TASK INSTRUCTIONS:
Once the line containing "detections for frame 2 of 3 (1270x952), boxes" is found in the entries below, reproduce it and every line after it, stopping at and including the line containing "genus: Mustela"; reproduce nothing else, and keep each line exact.

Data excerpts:
=====

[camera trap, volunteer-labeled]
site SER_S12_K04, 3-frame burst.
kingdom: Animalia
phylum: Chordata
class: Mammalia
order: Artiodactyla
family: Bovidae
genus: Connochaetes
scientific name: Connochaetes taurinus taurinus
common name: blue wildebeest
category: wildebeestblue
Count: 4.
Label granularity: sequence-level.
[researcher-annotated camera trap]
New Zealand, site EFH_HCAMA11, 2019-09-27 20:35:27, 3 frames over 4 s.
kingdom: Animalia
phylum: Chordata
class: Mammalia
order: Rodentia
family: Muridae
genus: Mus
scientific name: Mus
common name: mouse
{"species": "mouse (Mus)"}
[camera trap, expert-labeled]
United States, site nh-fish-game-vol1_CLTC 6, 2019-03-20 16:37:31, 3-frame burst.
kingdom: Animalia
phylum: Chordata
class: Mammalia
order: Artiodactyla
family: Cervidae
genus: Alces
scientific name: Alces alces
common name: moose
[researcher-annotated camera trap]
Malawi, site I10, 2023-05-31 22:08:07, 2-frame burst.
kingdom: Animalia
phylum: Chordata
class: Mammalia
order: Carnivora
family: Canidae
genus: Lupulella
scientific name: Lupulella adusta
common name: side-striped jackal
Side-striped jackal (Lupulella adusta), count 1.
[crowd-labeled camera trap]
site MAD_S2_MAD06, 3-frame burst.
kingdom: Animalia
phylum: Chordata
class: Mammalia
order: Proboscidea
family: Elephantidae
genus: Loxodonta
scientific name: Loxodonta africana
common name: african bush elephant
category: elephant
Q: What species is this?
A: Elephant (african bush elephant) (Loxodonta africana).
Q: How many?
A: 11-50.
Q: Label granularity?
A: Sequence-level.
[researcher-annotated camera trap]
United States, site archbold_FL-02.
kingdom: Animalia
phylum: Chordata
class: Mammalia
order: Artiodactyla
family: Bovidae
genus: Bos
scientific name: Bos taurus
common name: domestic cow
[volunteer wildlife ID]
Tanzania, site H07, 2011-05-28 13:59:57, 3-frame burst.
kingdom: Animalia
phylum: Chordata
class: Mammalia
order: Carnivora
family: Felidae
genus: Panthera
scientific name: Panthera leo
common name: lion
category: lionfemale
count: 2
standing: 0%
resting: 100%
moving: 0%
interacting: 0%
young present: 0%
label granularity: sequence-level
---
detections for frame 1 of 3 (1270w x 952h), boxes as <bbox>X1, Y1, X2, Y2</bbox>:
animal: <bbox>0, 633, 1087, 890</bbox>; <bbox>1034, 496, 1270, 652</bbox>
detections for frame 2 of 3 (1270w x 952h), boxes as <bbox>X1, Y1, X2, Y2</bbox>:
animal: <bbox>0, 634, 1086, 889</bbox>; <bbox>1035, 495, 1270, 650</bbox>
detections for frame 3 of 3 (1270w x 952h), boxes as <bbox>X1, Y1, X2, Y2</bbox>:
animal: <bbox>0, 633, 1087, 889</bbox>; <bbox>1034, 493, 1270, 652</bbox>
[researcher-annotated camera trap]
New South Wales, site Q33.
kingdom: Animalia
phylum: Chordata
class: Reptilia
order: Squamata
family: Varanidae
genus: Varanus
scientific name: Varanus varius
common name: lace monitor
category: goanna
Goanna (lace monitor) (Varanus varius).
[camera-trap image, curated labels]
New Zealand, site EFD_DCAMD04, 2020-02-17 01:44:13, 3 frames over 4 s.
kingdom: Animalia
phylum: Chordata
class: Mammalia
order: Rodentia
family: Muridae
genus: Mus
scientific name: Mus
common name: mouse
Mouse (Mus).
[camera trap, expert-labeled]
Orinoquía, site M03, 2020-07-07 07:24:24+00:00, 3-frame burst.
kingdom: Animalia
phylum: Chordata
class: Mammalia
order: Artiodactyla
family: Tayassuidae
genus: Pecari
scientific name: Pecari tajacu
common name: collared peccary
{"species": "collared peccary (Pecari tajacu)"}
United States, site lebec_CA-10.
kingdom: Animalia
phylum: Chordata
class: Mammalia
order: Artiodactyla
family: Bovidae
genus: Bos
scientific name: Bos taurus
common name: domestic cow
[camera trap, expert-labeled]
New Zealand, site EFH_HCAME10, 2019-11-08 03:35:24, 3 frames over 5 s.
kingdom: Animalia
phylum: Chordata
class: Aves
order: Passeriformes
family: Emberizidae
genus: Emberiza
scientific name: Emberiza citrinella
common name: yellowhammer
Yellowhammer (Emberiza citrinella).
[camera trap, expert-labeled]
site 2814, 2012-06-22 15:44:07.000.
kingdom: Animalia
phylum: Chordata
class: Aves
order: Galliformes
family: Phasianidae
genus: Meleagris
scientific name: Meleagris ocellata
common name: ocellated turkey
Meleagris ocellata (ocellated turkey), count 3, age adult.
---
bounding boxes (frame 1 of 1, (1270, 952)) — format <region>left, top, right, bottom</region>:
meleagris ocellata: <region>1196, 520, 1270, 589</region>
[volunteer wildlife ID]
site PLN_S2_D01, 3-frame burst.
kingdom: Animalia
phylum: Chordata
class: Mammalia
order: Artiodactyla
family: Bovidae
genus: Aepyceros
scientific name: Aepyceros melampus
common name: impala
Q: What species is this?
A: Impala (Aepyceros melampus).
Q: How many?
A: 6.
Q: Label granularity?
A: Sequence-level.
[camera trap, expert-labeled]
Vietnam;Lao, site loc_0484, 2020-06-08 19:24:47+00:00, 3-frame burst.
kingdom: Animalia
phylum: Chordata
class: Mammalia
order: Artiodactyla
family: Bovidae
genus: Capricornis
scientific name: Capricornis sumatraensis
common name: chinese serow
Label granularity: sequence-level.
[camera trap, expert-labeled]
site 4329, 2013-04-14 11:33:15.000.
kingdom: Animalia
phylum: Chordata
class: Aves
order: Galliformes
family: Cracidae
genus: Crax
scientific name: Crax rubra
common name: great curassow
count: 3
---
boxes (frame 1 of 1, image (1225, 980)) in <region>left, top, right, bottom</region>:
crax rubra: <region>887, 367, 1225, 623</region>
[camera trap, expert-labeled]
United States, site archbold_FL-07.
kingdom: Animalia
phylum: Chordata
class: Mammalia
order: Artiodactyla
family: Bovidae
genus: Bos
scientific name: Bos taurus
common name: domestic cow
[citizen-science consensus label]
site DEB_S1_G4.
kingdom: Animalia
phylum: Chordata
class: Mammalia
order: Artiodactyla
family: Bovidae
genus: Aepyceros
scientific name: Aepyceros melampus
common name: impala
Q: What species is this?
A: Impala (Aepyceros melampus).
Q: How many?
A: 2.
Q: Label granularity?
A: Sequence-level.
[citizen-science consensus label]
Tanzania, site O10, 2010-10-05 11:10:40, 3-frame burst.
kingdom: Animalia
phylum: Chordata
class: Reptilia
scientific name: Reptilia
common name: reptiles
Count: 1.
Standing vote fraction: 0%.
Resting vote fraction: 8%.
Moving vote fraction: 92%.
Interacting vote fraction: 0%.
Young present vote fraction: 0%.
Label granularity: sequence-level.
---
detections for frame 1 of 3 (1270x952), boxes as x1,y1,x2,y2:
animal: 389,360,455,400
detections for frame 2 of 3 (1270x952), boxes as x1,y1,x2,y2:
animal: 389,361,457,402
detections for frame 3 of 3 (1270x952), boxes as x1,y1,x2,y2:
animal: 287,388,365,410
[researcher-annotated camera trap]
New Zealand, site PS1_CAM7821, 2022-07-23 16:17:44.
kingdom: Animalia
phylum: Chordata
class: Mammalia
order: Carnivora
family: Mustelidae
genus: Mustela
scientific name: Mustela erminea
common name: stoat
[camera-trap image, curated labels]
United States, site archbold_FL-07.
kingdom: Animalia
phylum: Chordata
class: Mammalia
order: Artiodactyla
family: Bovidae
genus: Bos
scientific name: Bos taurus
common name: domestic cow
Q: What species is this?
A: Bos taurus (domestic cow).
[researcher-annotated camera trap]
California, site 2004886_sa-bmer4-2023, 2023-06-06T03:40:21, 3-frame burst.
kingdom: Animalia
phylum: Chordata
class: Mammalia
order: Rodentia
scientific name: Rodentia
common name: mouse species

=====

EXERCISE RESULT:
detections for frame 2 of 3 (1270x952), boxes as x1,y1,x2,y2:
animal: 389,361,457,402
detections for frame 3 of 3 (1270x952), boxes as x1,y1,x2,y2:
animal: 287,388,365,410
[researcher-annotated camera trap]
New Zealand, site PS1_CAM7821, 2022-07-23 16:17:44.
kingdom: Animalia
phylum: Chordata
class: Mammalia
order: Carnivora
family: Mustelidae
genus: Mustela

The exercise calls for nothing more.